Fortunately they are ably supported by the "Silver Singers," aka the Edge of the Sky Young Company from Wexford Collegiate. Fresh-faced and beaming, they bounce, strut and smile smile smile all while creating an enveloping sonic launching pad for the cast members, and frequently individual Silver Singers themselves, to soar. It is here that I am going to recuse myself for revealing any more of the plot, suffice it to say that all does not go according to plan. Two twists are subtly revealed and then hammered home unnecessarily, but they are compensated for by three comedic flashes that are breathtakingly conceived and delivered.

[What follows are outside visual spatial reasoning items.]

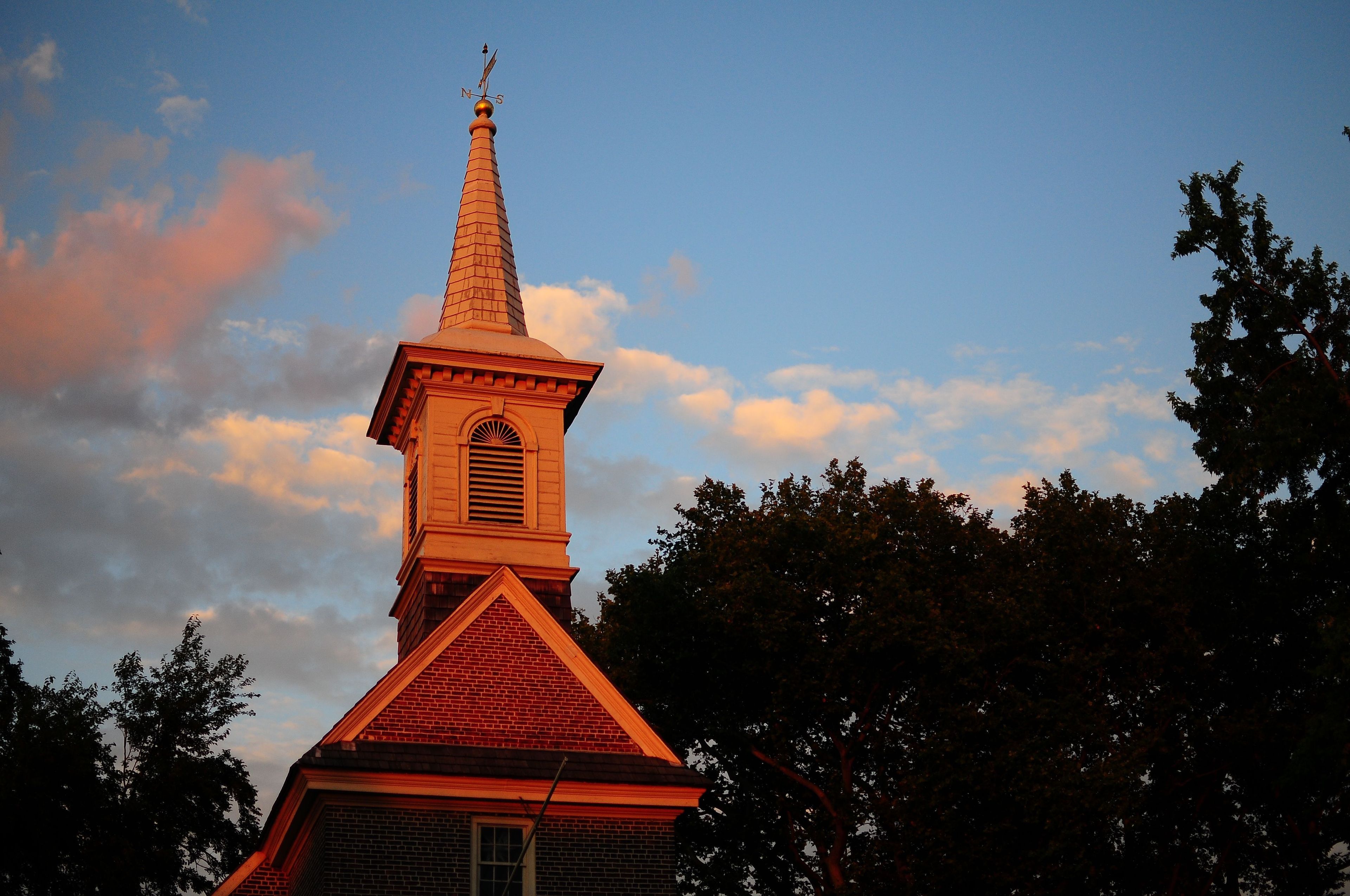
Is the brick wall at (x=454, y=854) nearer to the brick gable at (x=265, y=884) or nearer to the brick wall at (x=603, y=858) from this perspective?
the brick wall at (x=603, y=858)

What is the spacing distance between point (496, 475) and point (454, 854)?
304 inches

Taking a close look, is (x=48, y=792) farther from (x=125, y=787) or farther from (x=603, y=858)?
(x=603, y=858)

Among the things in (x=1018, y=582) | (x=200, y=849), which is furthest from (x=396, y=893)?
(x=200, y=849)

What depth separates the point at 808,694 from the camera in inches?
1382

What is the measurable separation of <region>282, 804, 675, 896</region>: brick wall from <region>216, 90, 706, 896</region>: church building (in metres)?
0.02

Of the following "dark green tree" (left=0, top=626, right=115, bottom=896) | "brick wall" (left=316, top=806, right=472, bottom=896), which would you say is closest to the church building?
"brick wall" (left=316, top=806, right=472, bottom=896)

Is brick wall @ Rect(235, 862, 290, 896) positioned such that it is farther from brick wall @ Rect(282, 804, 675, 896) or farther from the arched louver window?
the arched louver window

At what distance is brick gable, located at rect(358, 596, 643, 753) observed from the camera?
2294cm

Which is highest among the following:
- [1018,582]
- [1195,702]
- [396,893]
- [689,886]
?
[1018,582]

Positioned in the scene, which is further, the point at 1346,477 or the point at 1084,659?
the point at 1084,659

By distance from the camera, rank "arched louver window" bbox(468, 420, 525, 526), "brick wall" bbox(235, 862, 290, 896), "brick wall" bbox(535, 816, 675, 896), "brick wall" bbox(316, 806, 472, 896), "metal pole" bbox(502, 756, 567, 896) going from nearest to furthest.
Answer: "metal pole" bbox(502, 756, 567, 896) → "brick wall" bbox(316, 806, 472, 896) → "brick wall" bbox(535, 816, 675, 896) → "brick wall" bbox(235, 862, 290, 896) → "arched louver window" bbox(468, 420, 525, 526)

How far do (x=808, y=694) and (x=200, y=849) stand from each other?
720 inches

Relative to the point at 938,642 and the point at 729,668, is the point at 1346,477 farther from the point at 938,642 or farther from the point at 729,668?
the point at 729,668

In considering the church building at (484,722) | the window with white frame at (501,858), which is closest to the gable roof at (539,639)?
the church building at (484,722)
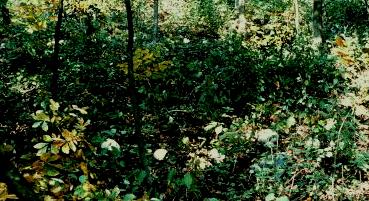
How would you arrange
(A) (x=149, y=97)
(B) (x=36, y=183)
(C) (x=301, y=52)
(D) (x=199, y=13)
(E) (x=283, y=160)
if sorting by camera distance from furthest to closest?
(D) (x=199, y=13) → (C) (x=301, y=52) → (A) (x=149, y=97) → (E) (x=283, y=160) → (B) (x=36, y=183)

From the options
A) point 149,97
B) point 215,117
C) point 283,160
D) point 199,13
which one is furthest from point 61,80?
point 199,13

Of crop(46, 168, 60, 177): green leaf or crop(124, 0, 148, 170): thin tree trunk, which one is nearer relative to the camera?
crop(46, 168, 60, 177): green leaf

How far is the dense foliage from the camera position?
16.9ft

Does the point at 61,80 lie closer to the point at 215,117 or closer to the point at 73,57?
the point at 73,57

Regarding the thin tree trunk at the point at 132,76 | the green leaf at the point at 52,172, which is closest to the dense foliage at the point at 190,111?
the thin tree trunk at the point at 132,76

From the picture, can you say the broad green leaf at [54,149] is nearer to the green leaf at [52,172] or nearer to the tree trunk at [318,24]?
the green leaf at [52,172]

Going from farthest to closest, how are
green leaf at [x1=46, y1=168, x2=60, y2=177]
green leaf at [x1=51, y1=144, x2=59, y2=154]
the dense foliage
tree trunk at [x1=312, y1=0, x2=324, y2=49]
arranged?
1. tree trunk at [x1=312, y1=0, x2=324, y2=49]
2. the dense foliage
3. green leaf at [x1=51, y1=144, x2=59, y2=154]
4. green leaf at [x1=46, y1=168, x2=60, y2=177]

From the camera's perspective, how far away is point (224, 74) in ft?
26.6

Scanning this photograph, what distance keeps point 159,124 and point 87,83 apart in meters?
1.98

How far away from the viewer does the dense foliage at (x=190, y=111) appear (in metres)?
5.15

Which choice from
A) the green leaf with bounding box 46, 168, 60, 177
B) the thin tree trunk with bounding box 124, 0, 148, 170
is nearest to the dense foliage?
the thin tree trunk with bounding box 124, 0, 148, 170

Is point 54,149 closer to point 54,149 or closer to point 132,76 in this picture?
point 54,149

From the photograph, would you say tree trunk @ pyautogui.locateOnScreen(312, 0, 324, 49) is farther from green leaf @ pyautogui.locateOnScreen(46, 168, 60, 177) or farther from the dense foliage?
green leaf @ pyautogui.locateOnScreen(46, 168, 60, 177)

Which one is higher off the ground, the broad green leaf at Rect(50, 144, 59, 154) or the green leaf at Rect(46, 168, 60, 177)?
the broad green leaf at Rect(50, 144, 59, 154)
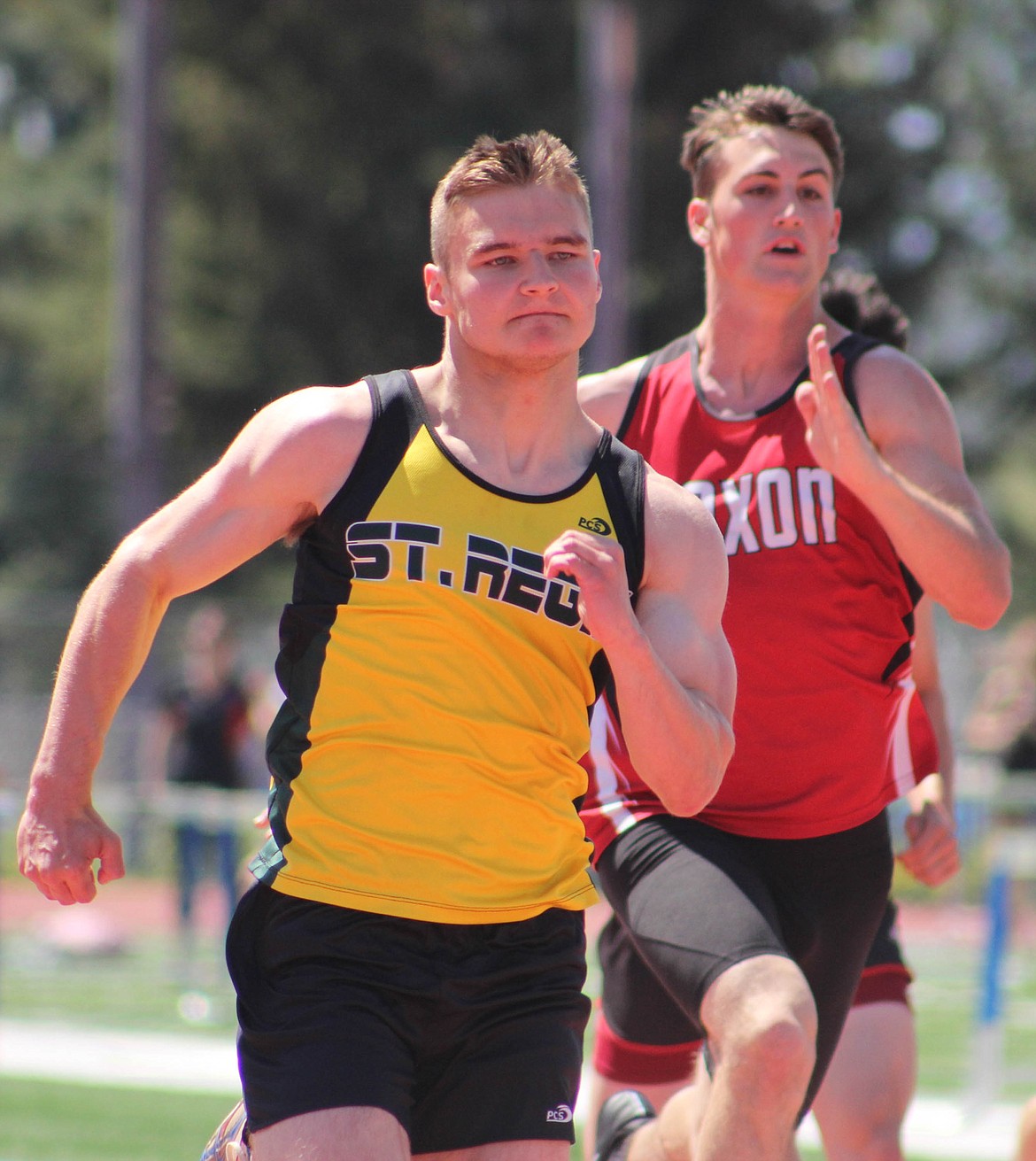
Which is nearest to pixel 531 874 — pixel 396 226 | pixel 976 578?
pixel 976 578

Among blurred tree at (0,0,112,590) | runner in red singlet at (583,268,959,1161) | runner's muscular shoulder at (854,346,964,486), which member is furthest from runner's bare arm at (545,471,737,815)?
blurred tree at (0,0,112,590)

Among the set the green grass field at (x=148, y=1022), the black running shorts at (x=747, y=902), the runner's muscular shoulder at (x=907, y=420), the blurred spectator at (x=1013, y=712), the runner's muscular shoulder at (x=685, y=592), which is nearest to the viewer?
the runner's muscular shoulder at (x=685, y=592)

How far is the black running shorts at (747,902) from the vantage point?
3.91 metres

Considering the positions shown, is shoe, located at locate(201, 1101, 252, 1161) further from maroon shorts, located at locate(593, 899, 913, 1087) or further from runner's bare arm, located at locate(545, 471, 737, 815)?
maroon shorts, located at locate(593, 899, 913, 1087)

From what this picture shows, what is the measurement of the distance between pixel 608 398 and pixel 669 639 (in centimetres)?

Donna Garner is the brittle wife of the deceased, and she and her daughter, Kira Guloien, are the keepers of the flame. Except both have betrayed him in the past and their remorse makes for some fine singing and emotional fireworks. The other daughter, Rielle Braid (Mr Burns a Post-Electric Play) who was as unforgettable in Ride the Cycloneas she is here, dithers, loses her self-esteem and forgets her glasses, before ripping into musical arias that simply astound. And it is a treat to see Peter Deiwick (Dee Snider's Rock & Roll Christmas Tale, Rock of Ages, The Toxic Avenger) in a role where his pop appeal can just shine in a direct and unadorned fashion.
That leaves Bruce Dow (James and the Giant Peach, Sextet, Pig, Of a Monstrous Child: A Gaga Musical) whose Timothy Sweetman embodies Dr Silver's subtext of repression as destruction. The protegé besotted with the doctor's son, has the most cataclysmic crisis of faith but also has to fit that oversized emotion into the context of the service. Just as Dow has to keep his muscular voice and presence in check - he slips, or is allowed to cut loose, once and it is spine-tingling - in service of the experience. But when he does crack, it rivals the diva mother Silver Garner for repercussions.
Like all experiences, or transcendent musical theatre, Dr Silver: A Celebration of Life engages at a gut level and is thematically slippery until one has time to ruminate. The audience/participants are given a prayer book on entry, that contains the service (yes, one gets to sing) as well as fragments of the doctor's loopy philosophy. His writings and exhortations center on music and its power, on achieving the "most beautiful song," a harmony vibrating with life. And that is what the creatives creating Dr Silver: A Celebration of Life have done. Their extreme dedication and lavishing of talent and detail is eerily cult-like, taking the metaphor and making it flesh. Making it symphonic.